Wegzug natürlicher Personen – Steuerstundung auch bei Wegzug in die Schweiz?

RA/StB/FAStR Prof. Dr. Jens Escher, Salary Partner bei TaylorWessing, Düsseldorf

Anteilseigner einer Kapitalgesellschaft, die Deutschland durch Wegzug den Rücken kehren möchten, sehen sich der Gefahr einer Wegzugsbesteuerung (§ 6 AStG) ausgesetzt. Bei Wegzügen in EU-/EWR-Staaten kommen im Grundsatz großzügige Stundungsregelungen zur Anwendung, nicht aber bei Wegzügen in Drittstaaten. Das FG Baden-Württemberg hat mit Beschluss vom 14.06.2017 (2 K 2413/15) dem EuGH die Frage zur Entscheidung vorgelegt, ob im Fall eines Wegzugs in die Schweiz nicht dieselben Stundungsregeln gelten müssen wie bei Wegzügen in EU-/EWR-Staaten.

####

_Übungsaufgabe 1_. Welches Gericht hat laut dem Quellenauszug zur Wegzugsbesteuerung dem EuGH eine Frage zur Entscheidung vorgelegt?
_Übungsaufgabe 2_. Kopiere aus dem Quellenauszug zur Wegzugsbesteuerung den Abschnitt, der bei den Worten „RA/StB/FAStR Prof. Dr.“ beginnt und nach „Wegzügen in EU-/EWR-Staaten.“ endet.
_Übungsaufgabe 3_. Welche abgekürzten Titel und Berufsbezeichnungen stehen im Quellenauszug zur Wegzugsbesteuerung vor dem Namen Jens Escher?

Bildbasierte Fragen zur räumlichen Anordnung:

####

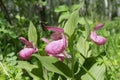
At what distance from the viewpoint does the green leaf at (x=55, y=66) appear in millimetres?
1286

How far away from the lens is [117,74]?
1812mm

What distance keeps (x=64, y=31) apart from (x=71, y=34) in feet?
0.10

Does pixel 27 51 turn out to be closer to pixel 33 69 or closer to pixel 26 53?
pixel 26 53

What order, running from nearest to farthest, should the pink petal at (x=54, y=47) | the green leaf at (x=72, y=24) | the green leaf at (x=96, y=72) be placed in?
the pink petal at (x=54, y=47), the green leaf at (x=72, y=24), the green leaf at (x=96, y=72)

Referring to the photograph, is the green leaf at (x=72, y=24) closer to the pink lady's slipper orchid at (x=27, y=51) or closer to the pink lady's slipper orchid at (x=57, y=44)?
the pink lady's slipper orchid at (x=57, y=44)

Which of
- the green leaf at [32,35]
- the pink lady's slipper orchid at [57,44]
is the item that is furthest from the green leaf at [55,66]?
the green leaf at [32,35]

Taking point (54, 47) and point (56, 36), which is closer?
point (54, 47)

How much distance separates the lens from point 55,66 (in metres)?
1.32

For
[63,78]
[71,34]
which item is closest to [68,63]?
[63,78]

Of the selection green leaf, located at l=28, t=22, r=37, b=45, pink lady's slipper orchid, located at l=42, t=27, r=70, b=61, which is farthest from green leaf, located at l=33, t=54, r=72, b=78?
green leaf, located at l=28, t=22, r=37, b=45

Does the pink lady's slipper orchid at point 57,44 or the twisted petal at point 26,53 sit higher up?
the pink lady's slipper orchid at point 57,44

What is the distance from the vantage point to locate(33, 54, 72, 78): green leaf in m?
1.29

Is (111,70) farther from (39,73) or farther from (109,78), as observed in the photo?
(39,73)

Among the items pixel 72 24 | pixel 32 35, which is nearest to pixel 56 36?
→ pixel 72 24
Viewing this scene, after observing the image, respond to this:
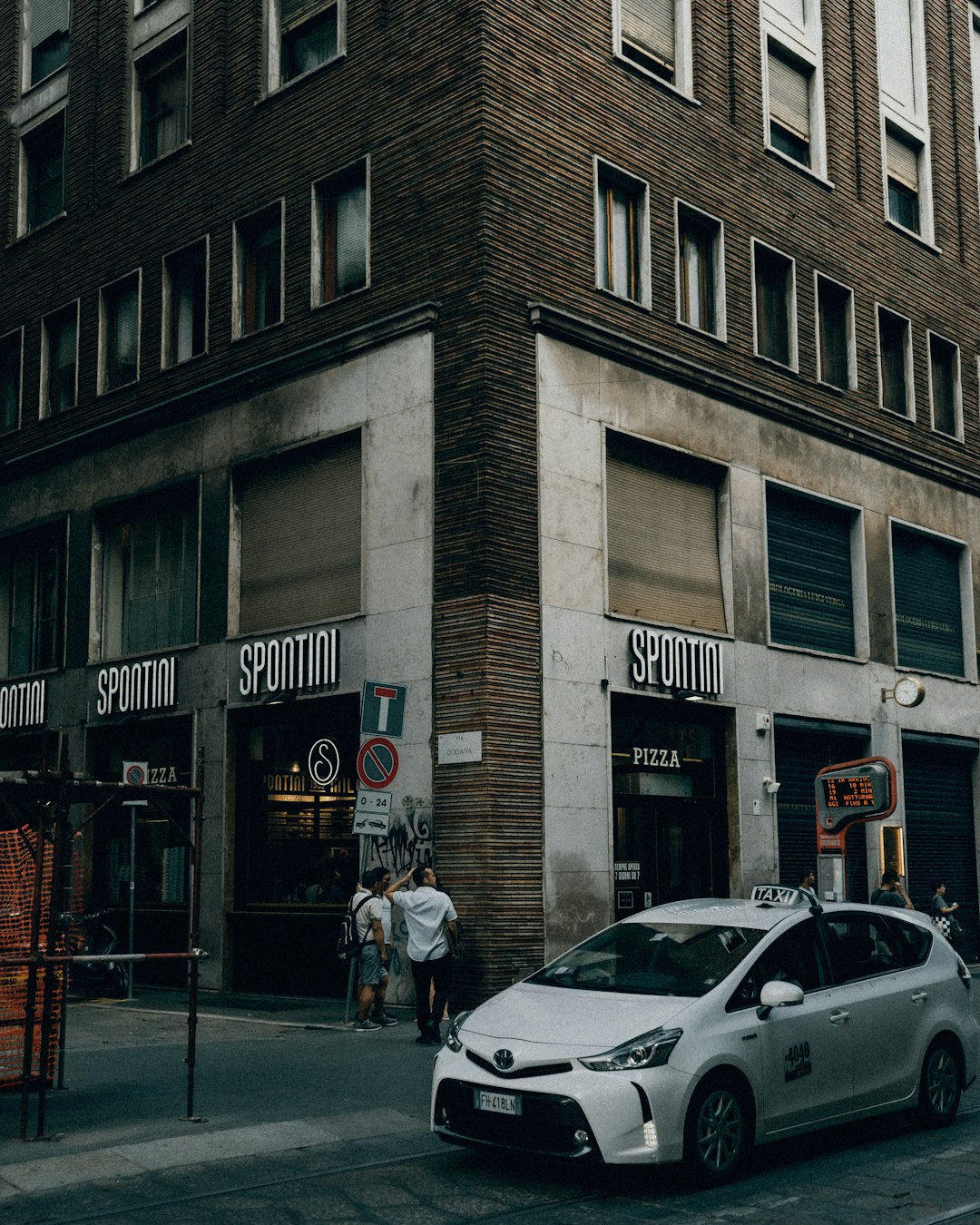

####

_Schriftliche Antwort 1_. Das FG Baden-Württemberg.

_Schriftliche Antwort 2_.
RA/StB/FAStR Prof. Dr. Jens Escher, Salary Partner bei TaylorWessing, Düsseldorf

Anteilseigner einer Kapitalgesellschaft, die Deutschland durch Wegzug den Rücken kehren möchten, sehen sich der Gefahr einer Wegzugsbesteuerung (§ 6 AStG) ausgesetzt. Bei Wegzügen in EU-/EWR-Staaten kommen im Grundsatz großzügige Stundungsregelungen zur Anwendung, nicht aber bei Wegzügen in Drittstaaten. Das FG Baden-Württemberg hat mit Beschluss vom 14.06.2017 (2 K 2413/15) dem EuGH die Frage zur Entscheidung vorgelegt, ob im Fall eines Wegzugs in die Schweiz nicht dieselben Stundungsregeln gelten müssen wie bei Wegzügen in EU-/EWR-Staaten.

_Schriftliche Antwort 3_. RA, StB, FAStR, Prof., Dr.